Although talk of curtailing abortion rights has been percolating, especially as the Court’s membership began to skew more and more conservative, many speculated that the Court would harness Dobbs v. Jackson Women’s Health as a vehicle to roll back Casey‘s viability line, not blatantly overrule Roe.

But the leaked opinion is far more dramatic. It flies in the face of stare decisis; indeed, Alito is extraordinarily dismissive of Justices of the past, mocking phrases like “the mystery of human life,” a Casey hallmark (“At the heart of liberty is the right to define one’s own concept of existence, of meaning, of the universe, and of the mystery of human life.”). As legal scholars Melissa Murray and Leah Litman write, “The caustic tone and aggressive reasoning suggest this conservative majority feels unconstrained … And it has no sense of institutional propriety that might lead it to act with more humility and caution.”

Of course, the Supreme Court has overturned precedent before, often to socially progressive ends—consider, for instance, how Brown v. Board of Education (deeming racial segregation in public schools unconstitutional) replaced Plessy v. Ferguson (“separate but equal”). However, the Court is usually far more careful to follow stare decisis in cases about repealing rights. A precedent that restricts a right is more susceptible to being overruled; a precedent that grants a right needs to be examined much more granularly.

Moreover, Dobbs v. Jackson Women’s Health not only overturns Roe and Casey, but it also throws into question the entire doctrine of substantive due process, which has, for decades, been a vehicle for rights not explicitly enumerated in the Constitution. Substantive due process has provided the theoretical justification for cases ranging from Lawrence v. Texas (banning anti-sodomy laws) to Loving v. Virginia (striking down anti-miscegenation laws) to Obergefell v. Hodges (legalizing gay marriage). As legal scholar Bernadette Meyler hypothesizes, “This could really foreshadow an even broader roll-back of individual liberty and individual rights, including same sex marriage and contraception.”

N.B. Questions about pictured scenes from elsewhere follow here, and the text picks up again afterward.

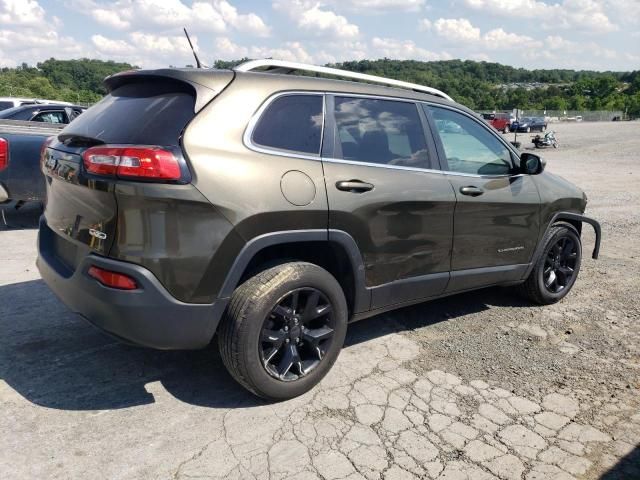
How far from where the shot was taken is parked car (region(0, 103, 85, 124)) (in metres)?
9.31

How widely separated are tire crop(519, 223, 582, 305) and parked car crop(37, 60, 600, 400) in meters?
1.00

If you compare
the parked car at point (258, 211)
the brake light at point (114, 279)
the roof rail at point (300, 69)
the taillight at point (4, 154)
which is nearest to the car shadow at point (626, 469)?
the parked car at point (258, 211)

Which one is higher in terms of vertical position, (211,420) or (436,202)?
(436,202)

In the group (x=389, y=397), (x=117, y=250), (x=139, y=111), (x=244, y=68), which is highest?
(x=244, y=68)

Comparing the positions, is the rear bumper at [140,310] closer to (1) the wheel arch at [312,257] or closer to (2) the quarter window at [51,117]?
(1) the wheel arch at [312,257]

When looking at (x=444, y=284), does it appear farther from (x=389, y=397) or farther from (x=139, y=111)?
(x=139, y=111)

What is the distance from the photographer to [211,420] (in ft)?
9.75

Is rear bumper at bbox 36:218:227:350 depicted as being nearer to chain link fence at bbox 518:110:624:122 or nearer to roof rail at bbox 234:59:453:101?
roof rail at bbox 234:59:453:101

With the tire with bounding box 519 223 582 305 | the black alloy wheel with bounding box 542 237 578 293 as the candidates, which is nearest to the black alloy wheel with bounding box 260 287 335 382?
the tire with bounding box 519 223 582 305

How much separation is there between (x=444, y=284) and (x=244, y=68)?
2.04 m

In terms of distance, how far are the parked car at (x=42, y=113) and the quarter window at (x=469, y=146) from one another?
7668mm

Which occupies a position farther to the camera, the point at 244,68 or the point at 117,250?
the point at 244,68

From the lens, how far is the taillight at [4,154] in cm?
664

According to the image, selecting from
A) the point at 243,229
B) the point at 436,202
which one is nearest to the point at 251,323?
the point at 243,229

Granted, all of this is speculation. The leaked draft opinion is, after all, still just a draft. Perhaps the opinion will change drastically before it becomes law (we can only hope). But one thing the leak has revealed is how little respect this Court has for precedent. That makes it impossible to predict what will happen tomorrow. The future—of abortion rights, of substantive due process, of civil rights for marginalized people—hangs in the balance.